What is max value for n and k?

We can use binary search on the ratio.

If there exists an answer with ratio>=R then: (price_sum)/(area_sum) >= R => (price_sum) >= R(area_sum) => (price_sum) — R(area_sum) >=0 So for an answer to exist, there must exist a subset of K buildings such that the sum over (price-R*area) for all the buildings in the subset is non-negative.

:)

Is there any place to submit the solution for this problem.

This problem seems equivalent to "Choosing $$$k$$$ out of $$$n$$$ point masses to maximize the $$$x$$$-coordinate of their COM", if we set the mass as area $$$a_i$$$, and the $$$x$$$-coordinate as ratio $$$x_i = \frac{P_i}{a_i}$$$ since we are trying to maximize $$$\frac{\sum_ix_i\cdot a_i}{\sum_ia_i} = \frac{\sum_iP_i}{\sum_ia_i}$$$.

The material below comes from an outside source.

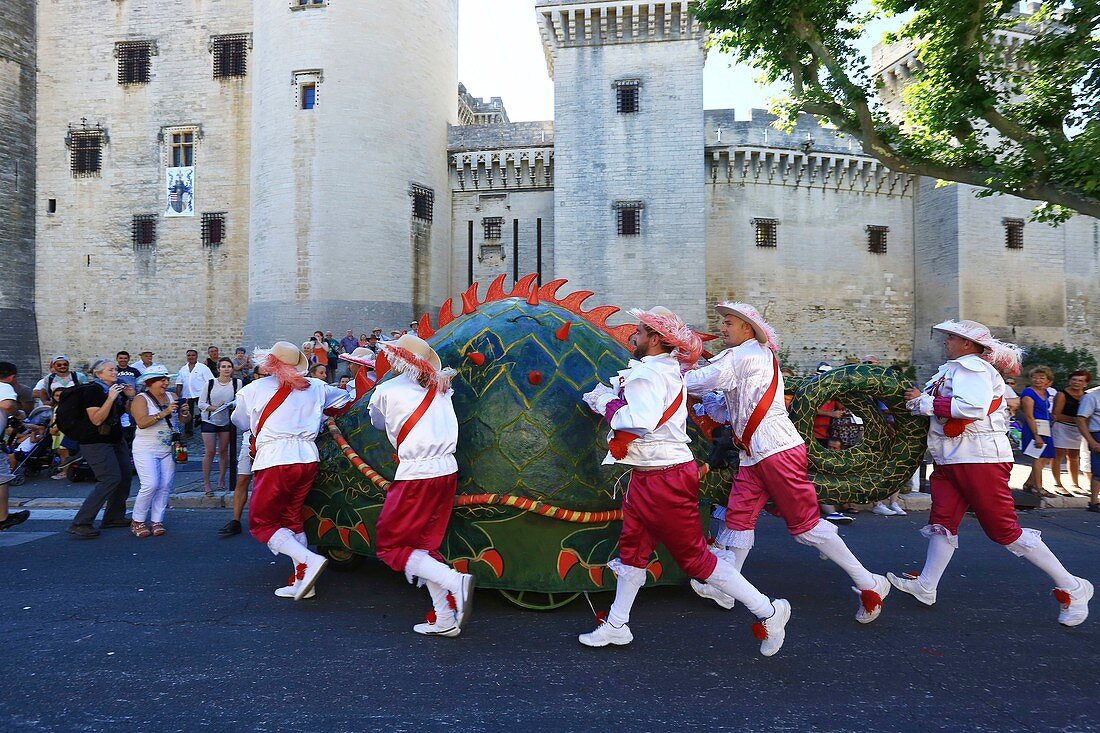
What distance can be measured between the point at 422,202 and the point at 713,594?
18.6 m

That problem, I think, can be solved like this:

• Let us assume that we have already chosen $$$k$$$ from the leftmost $$$i$$$ masses (sorted by $$$x$$$). If $$$k>i$$$ then we had picked all $$$i$$$ of them, and otherwise we had chosen some $$$k$$$ of these $$$i$$$ which gave the maximum value for the first $$$i$$$ masses.
• Now, if we introduce $$$(i+1)^{th}$$$ mass, it is always a better strategy to drop one of the previous ones and pick this one instead.
• But for deciding which one to drop, we would need to consider each of those $$$k$$$ as potentially droppable and compare which one gives best improvement.

This takes $$$O(k)$$$ time in each iteration and $$$O(n\log n)$$$ preprocessing (sorting). Overall complexity $$$O(nk)$$$.